START ITEMS

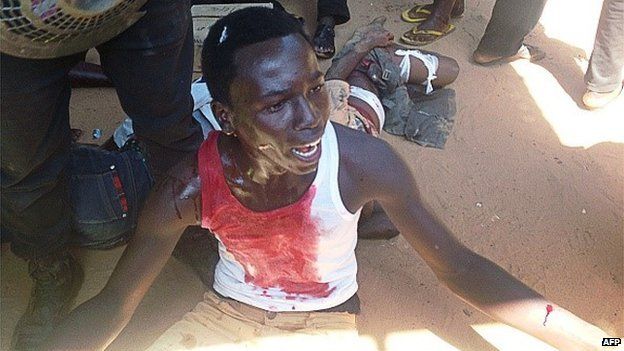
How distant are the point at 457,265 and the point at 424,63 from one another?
134 cm

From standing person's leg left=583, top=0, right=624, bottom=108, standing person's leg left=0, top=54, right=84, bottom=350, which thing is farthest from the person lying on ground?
standing person's leg left=0, top=54, right=84, bottom=350

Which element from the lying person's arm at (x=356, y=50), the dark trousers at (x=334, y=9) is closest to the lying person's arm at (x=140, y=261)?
the lying person's arm at (x=356, y=50)

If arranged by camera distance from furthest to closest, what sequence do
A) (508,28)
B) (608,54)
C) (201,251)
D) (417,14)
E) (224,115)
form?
(417,14)
(508,28)
(608,54)
(201,251)
(224,115)

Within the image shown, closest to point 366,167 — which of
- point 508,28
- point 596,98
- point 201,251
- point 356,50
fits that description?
point 201,251

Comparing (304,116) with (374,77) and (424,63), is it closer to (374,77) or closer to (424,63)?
(374,77)

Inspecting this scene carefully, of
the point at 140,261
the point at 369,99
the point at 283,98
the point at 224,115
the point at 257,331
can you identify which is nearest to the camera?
the point at 283,98

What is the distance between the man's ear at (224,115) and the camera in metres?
1.47

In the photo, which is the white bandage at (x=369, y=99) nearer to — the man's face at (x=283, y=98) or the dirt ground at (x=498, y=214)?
the dirt ground at (x=498, y=214)

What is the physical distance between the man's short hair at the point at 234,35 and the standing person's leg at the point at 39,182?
421mm

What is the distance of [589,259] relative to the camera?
2.30 metres

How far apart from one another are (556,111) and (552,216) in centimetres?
68

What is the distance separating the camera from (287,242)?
165cm

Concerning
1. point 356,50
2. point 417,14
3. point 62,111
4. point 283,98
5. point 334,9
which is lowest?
point 417,14

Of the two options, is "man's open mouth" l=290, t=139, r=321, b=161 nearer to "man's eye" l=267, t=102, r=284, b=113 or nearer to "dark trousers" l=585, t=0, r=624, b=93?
"man's eye" l=267, t=102, r=284, b=113
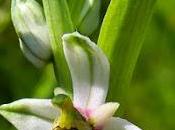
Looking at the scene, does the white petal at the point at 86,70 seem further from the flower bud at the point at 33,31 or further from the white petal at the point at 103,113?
the flower bud at the point at 33,31

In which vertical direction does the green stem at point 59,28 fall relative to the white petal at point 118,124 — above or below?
above

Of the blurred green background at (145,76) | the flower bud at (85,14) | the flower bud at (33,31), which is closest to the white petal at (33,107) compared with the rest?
the flower bud at (33,31)

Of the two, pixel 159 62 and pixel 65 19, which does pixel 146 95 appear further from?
pixel 65 19

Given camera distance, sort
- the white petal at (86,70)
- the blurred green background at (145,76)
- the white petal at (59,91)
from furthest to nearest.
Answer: the blurred green background at (145,76)
the white petal at (59,91)
the white petal at (86,70)

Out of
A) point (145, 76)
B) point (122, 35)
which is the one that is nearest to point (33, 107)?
point (122, 35)

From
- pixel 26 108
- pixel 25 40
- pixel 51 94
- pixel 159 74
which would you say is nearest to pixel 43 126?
pixel 26 108

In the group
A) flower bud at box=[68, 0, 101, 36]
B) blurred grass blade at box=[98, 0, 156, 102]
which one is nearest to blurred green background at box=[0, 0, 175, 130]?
flower bud at box=[68, 0, 101, 36]
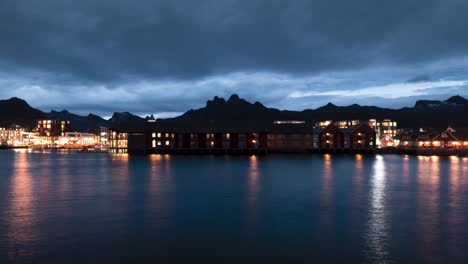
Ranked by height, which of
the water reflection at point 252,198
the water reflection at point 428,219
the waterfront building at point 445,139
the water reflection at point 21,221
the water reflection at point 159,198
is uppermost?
the waterfront building at point 445,139

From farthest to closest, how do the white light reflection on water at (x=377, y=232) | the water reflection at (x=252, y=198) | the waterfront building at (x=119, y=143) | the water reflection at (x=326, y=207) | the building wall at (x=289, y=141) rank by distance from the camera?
the waterfront building at (x=119, y=143)
the building wall at (x=289, y=141)
the water reflection at (x=252, y=198)
the water reflection at (x=326, y=207)
the white light reflection on water at (x=377, y=232)

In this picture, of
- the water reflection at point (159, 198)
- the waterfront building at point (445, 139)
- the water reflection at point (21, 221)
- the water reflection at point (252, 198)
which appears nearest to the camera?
the water reflection at point (21, 221)

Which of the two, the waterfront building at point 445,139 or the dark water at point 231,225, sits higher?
the waterfront building at point 445,139

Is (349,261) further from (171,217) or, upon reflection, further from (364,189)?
(364,189)

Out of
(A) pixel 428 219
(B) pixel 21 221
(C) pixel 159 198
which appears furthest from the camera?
(C) pixel 159 198

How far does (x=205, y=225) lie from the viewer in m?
26.2

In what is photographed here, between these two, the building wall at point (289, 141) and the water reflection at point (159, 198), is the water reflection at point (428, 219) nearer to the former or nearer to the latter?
the water reflection at point (159, 198)

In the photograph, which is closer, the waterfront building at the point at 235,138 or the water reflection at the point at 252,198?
the water reflection at the point at 252,198

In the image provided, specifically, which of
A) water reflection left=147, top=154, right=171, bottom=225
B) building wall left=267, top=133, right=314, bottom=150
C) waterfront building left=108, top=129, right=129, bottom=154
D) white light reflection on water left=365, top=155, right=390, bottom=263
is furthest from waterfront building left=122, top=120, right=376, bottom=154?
white light reflection on water left=365, top=155, right=390, bottom=263

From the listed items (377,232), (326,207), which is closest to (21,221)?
(377,232)

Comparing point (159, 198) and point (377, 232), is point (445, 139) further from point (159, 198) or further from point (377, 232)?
point (377, 232)

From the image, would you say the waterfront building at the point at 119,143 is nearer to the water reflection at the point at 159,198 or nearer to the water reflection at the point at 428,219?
the water reflection at the point at 159,198

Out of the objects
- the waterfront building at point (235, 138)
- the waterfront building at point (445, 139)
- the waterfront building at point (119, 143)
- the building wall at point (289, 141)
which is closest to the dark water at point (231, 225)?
the waterfront building at point (235, 138)

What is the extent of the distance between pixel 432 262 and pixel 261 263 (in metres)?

END ITEMS

> **TO DO**: Will you restate every entry word for word and omit the images?

> **RESULT OF THIS EXERCISE**:
How distant are the point at 457,265 and the point at 424,63 from one another?
134 cm

From standing person's leg left=583, top=0, right=624, bottom=108, standing person's leg left=0, top=54, right=84, bottom=350, which thing is farthest from the person lying on ground?
standing person's leg left=0, top=54, right=84, bottom=350

Which element from the lying person's arm at (x=356, y=50), the dark trousers at (x=334, y=9) is closest to the lying person's arm at (x=140, y=261)?
the lying person's arm at (x=356, y=50)

If arranged by camera distance from furthest to closest, what sequence do
A) (508,28)
B) (608,54)
C) (201,251)
D) (417,14)
E) (224,115)
form?
(417,14)
(508,28)
(608,54)
(201,251)
(224,115)

Within the image shown, closest to point 366,167 — which of
- point 508,28
- point 596,98
- point 201,251
- point 356,50
fits that description?
point 201,251

Comparing (304,116) with (374,77) and (424,63), is it closer to (374,77) or closer to (424,63)?
(374,77)

Inspecting this scene carefully, of
the point at 140,261
the point at 369,99
the point at 283,98
the point at 224,115
the point at 257,331
can you identify which is nearest to the camera?
the point at 283,98

What is the distance between the man's ear at (224,115) and the camera in metres?
1.47

In the photo, which is the white bandage at (x=369, y=99) nearer to — the man's face at (x=283, y=98) or the dirt ground at (x=498, y=214)?
the dirt ground at (x=498, y=214)

What is the physical distance between the man's short hair at the point at 234,35 and the standing person's leg at the point at 39,182?
421mm

What is the distance of [589,259] relative to the camera?
2.30 metres

How far apart from one another are (556,111) and (552,216) in centimetres?
68

What is the distance separating the camera from (287,242)?
165cm

Concerning
1. point 356,50
2. point 417,14
3. point 62,111
4. point 283,98
5. point 334,9
which is lowest?
point 417,14

Of the two options, is "man's open mouth" l=290, t=139, r=321, b=161 nearer to "man's eye" l=267, t=102, r=284, b=113 or nearer to "dark trousers" l=585, t=0, r=624, b=93?
"man's eye" l=267, t=102, r=284, b=113
Looking at the scene, does the white petal at the point at 86,70 seem further from the flower bud at the point at 33,31 or further from the white petal at the point at 103,113?
the flower bud at the point at 33,31

In which vertical direction does the green stem at point 59,28 fall relative to the white petal at point 118,124 — above or below?
above

Of the blurred green background at (145,76) | the flower bud at (85,14) | the flower bud at (33,31), which is closest to the white petal at (33,107) compared with the rest?
the flower bud at (33,31)

Of the two, pixel 159 62 and pixel 65 19, which does pixel 146 95 appear further from?
pixel 65 19

Given camera distance, sort
- the white petal at (86,70)
- the blurred green background at (145,76)
- the white petal at (59,91)
from furthest to nearest.
Answer: the blurred green background at (145,76)
the white petal at (59,91)
the white petal at (86,70)

Out of
A) point (145, 76)
B) point (122, 35)
which is the one that is nearest to point (33, 107)?
point (122, 35)

From
- pixel 26 108
- pixel 25 40
- pixel 51 94
- pixel 159 74
which would you say is nearest to pixel 43 126?
pixel 26 108

In the group
A) flower bud at box=[68, 0, 101, 36]
B) blurred grass blade at box=[98, 0, 156, 102]
which one is nearest to blurred green background at box=[0, 0, 175, 130]?
flower bud at box=[68, 0, 101, 36]
Ranked by height, which of
the water reflection at point 252,198
the water reflection at point 428,219
the waterfront building at point 445,139
the water reflection at point 21,221
the water reflection at point 159,198
is uppermost?
the waterfront building at point 445,139

From farthest to closest, how do the white light reflection on water at (x=377, y=232) | the water reflection at (x=252, y=198) | the waterfront building at (x=119, y=143) | the water reflection at (x=326, y=207) | the building wall at (x=289, y=141) rank by distance from the camera?
the waterfront building at (x=119, y=143)
the building wall at (x=289, y=141)
the water reflection at (x=252, y=198)
the water reflection at (x=326, y=207)
the white light reflection on water at (x=377, y=232)

In this picture, of
- the water reflection at point (159, 198)
- the waterfront building at point (445, 139)
- the water reflection at point (21, 221)
- the water reflection at point (252, 198)
which appears nearest to the camera?
the water reflection at point (21, 221)

Which of the two, the waterfront building at point 445,139 or the dark water at point 231,225, sits higher?
the waterfront building at point 445,139

Is (349,261) further from (171,217) or, upon reflection, further from (364,189)?
(364,189)

Out of
(A) pixel 428 219
(B) pixel 21 221
(C) pixel 159 198
which appears furthest from the camera?
(C) pixel 159 198

How far does (x=205, y=225) lie from the viewer in m?
26.2

In what is photographed here, between these two, the building wall at point (289, 141) and the water reflection at point (159, 198), is the water reflection at point (428, 219) nearer to the former or nearer to the latter?
the water reflection at point (159, 198)

In the photograph, which is closer, the waterfront building at the point at 235,138 or the water reflection at the point at 252,198?
the water reflection at the point at 252,198

In the image provided, specifically, which of
A) water reflection left=147, top=154, right=171, bottom=225
B) building wall left=267, top=133, right=314, bottom=150
C) waterfront building left=108, top=129, right=129, bottom=154
D) white light reflection on water left=365, top=155, right=390, bottom=263
is furthest from waterfront building left=122, top=120, right=376, bottom=154?
white light reflection on water left=365, top=155, right=390, bottom=263

From the listed items (377,232), (326,207), which is closest to (21,221)?
(377,232)

Comparing point (159, 198) and point (377, 232), is point (445, 139) further from point (159, 198) or further from point (377, 232)?
point (377, 232)

From the image, would you say the waterfront building at the point at 119,143 is nearer to the water reflection at the point at 159,198 or nearer to the water reflection at the point at 428,219?
the water reflection at the point at 159,198

Out of the objects
- the waterfront building at point (235, 138)
- the waterfront building at point (445, 139)
- the waterfront building at point (119, 143)
- the building wall at point (289, 141)
which is closest to the dark water at point (231, 225)?
the waterfront building at point (235, 138)

What is the extent of the distance between pixel 432 262 and pixel 261 263 (in metres)?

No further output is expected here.